Date/Time/DateTime writes raise Rbxl::EditableCellTypeError in 1.4.0 — the cell's numFmt style would also have to be the right date-pattern style for Excel to render the value, and silently picking one is the kind of magic this design promise is built to avoid. Convert to an Excel serial yourself if you need a date cell, and rely on the template's existing date-formatted style index to render it.

Out of scope for edit mode

inserting / deleting / reordering / duplicating sheets
editing styles, formulas, named ranges, drawings, or shared strings
recomputing the worksheet <dimension> when a write expands the bounds (Excel recomputes on open; openpyxl-style normalization may arrive in a later release)
bulk rewrites of a worksheet's data area — touched sheets are loaded into a Nokogiri DOM, so memory scales with that sheet's size on disk. For data-area rewrites, use Rbxl.new instead.

Native C Extension

Add a single require to opt-in to the libxml2-based C extension for significantly faster read and write performance:

require "rbxl"
require "rbxl/native"  # opt-in

# Same API, backed by C extension
book = Rbxl.open("large.xlsx", read_only: true)
book.sheet("Data").rows(values_only: true).each { |row| process(row) }
book.close

For large worksheets where peak memory matters more than squeezing out the last few percent of throughput, opt into chunk-fed worksheet inflation:

require "rbxl"
require "rbxl/native"

Rbxl.max_worksheet_bytes = 64 * 1024 * 1024

book = Rbxl.open("large.xlsx", read_only: true, streaming: true)
book.sheet("Data").rows(values_only: true).each { |row| process(row) }
book.close

The C extension is opt-in by design:

Portability first: require "rbxl" alone works everywhere Ruby and Nokogiri run, with zero native compilation required. This is the default.
Performance when you need it: require "rbxl/native" activates the libxml2 SAX2 backend for read/write hot paths. If the .so was not built (e.g. libxml2 headers missing at install time), you get a clear LoadError rather than a silent degradation.
Same API, same output: switching between the two paths changes nothing about behavior or output format. The test suite runs both paths and compares results cell-by-cell to guarantee parity.

.....

Exercise 1: Report every line of the listing that contains the string "separates", with case counting.

Exercise input:
.....

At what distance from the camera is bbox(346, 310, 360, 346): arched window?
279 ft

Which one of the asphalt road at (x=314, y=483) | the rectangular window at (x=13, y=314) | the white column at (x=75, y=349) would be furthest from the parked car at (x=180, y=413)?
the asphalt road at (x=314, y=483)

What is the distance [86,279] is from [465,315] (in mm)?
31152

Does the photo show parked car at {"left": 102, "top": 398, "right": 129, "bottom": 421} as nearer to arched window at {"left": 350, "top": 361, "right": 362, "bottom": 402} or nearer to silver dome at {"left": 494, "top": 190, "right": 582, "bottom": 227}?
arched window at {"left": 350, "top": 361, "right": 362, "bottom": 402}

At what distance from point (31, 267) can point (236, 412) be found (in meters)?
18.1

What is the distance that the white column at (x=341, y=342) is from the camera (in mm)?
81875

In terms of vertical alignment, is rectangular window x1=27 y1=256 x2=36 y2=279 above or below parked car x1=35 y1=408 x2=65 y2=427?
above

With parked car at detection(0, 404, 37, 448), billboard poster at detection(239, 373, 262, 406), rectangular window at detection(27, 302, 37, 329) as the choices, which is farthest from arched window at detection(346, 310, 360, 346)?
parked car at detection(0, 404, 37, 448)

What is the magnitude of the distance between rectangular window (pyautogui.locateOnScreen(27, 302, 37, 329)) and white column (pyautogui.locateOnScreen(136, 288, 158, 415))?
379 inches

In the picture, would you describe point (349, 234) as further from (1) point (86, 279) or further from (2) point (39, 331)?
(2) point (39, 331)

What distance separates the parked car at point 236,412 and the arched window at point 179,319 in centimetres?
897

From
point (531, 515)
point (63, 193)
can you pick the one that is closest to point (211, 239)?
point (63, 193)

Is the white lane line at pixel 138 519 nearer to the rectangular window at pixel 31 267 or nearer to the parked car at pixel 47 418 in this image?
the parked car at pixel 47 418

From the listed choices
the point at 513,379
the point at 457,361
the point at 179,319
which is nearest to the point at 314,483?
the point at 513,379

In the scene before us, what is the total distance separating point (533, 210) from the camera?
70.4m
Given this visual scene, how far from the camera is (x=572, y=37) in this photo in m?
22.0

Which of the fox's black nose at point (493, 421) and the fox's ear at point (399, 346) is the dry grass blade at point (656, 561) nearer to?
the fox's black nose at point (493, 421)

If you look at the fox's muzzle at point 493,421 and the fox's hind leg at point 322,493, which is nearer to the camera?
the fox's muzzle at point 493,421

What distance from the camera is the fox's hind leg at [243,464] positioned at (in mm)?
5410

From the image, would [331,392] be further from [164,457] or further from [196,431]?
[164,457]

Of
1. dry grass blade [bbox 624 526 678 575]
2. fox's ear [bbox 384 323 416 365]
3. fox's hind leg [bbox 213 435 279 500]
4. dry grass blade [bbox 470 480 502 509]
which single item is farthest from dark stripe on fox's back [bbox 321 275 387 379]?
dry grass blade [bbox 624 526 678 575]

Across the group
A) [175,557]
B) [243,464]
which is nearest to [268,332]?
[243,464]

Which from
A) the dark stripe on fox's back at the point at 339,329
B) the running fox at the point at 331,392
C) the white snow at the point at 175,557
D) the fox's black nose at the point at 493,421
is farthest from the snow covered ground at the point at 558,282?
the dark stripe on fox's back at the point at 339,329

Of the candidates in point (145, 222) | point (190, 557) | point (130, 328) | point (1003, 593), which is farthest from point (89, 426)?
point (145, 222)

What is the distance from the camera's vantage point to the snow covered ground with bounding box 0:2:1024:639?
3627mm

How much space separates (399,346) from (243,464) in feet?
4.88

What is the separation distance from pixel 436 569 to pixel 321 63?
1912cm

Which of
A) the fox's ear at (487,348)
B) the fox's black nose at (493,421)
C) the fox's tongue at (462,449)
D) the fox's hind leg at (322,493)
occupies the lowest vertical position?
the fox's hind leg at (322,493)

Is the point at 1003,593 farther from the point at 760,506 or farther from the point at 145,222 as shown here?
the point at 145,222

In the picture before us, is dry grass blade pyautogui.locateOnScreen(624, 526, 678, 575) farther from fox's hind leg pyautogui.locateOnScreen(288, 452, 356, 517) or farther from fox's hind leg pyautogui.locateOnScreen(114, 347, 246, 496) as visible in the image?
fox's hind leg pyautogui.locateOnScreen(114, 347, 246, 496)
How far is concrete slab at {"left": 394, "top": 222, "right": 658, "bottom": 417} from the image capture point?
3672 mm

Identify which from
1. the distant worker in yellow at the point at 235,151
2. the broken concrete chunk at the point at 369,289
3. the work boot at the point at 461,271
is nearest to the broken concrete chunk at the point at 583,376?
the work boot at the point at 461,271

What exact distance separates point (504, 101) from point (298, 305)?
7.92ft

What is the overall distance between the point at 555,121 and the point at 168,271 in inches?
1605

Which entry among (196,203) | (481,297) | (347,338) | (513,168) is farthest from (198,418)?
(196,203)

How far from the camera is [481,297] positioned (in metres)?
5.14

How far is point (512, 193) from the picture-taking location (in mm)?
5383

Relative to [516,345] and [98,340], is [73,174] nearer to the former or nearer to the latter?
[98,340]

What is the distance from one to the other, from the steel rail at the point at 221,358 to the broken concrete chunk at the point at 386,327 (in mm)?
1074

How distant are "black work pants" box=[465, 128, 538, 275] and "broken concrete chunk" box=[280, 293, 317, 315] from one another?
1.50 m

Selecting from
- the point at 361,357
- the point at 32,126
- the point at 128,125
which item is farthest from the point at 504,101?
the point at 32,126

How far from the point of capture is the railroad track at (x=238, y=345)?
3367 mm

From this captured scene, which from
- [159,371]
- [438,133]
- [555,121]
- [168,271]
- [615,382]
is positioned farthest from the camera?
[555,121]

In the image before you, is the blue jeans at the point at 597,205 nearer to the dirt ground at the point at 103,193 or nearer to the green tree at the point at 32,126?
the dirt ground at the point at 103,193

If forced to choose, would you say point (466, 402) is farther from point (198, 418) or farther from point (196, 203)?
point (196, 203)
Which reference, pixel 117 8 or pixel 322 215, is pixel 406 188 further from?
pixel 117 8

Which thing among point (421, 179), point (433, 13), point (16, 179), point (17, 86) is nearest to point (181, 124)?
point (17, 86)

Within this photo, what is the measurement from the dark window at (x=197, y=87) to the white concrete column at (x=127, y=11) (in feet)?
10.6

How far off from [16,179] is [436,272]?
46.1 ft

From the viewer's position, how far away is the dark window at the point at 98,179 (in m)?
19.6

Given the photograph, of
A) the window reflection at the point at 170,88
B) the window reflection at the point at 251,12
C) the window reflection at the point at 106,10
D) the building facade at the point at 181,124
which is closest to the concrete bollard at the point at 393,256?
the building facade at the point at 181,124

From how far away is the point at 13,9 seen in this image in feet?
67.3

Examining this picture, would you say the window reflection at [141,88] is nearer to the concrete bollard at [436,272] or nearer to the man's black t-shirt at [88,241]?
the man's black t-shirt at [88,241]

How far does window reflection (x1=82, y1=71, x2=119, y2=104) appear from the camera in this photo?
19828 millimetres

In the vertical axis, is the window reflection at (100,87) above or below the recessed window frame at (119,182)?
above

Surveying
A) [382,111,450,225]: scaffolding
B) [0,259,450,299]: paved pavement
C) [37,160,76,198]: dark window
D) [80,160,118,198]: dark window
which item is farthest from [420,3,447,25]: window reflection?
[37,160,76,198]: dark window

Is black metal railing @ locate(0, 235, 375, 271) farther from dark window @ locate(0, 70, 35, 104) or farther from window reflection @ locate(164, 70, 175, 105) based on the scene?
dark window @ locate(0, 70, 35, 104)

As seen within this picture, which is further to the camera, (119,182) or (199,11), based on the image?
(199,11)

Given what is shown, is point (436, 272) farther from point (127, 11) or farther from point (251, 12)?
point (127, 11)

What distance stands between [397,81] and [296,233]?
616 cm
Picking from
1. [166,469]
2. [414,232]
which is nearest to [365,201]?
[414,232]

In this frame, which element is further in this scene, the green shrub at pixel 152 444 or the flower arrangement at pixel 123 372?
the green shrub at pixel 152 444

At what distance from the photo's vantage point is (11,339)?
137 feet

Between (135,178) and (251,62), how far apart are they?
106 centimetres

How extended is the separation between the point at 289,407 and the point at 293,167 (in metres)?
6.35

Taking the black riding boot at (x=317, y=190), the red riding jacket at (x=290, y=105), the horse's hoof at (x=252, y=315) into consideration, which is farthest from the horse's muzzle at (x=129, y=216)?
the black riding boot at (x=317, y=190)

.....

Exercise 2:
For each statement, say yes or no according to whether it agrees with the passage on Rbxl, and quote the words from the passage that decide it.
(a) In version 1.4.0, writing a Date value in edit mode raises Rbxl::EditableCellTypeError.
(b) Using require "rbxl" on its own requires native compilation.
(c) If the .so was not built, the native path silently falls back to the default backend.

Result 1:
What distance separates the parked car at point 236,412 and the arched window at point 179,319 in centimetres?
How much space separates (399,346) from (243,464) in feet?
What exact distance separates point (504, 101) from point (298, 305)?

Result 2:
(a) Yes: "Date/Time/DateTime writes raise Rbxl::EditableCellTypeError in 1.4.0"
(b) No: "require "rbxl" alone works everywhere Ruby and Nokogiri run, with zero native compilation required"
(c) No: "you get a clear LoadError rather than a silent degradation"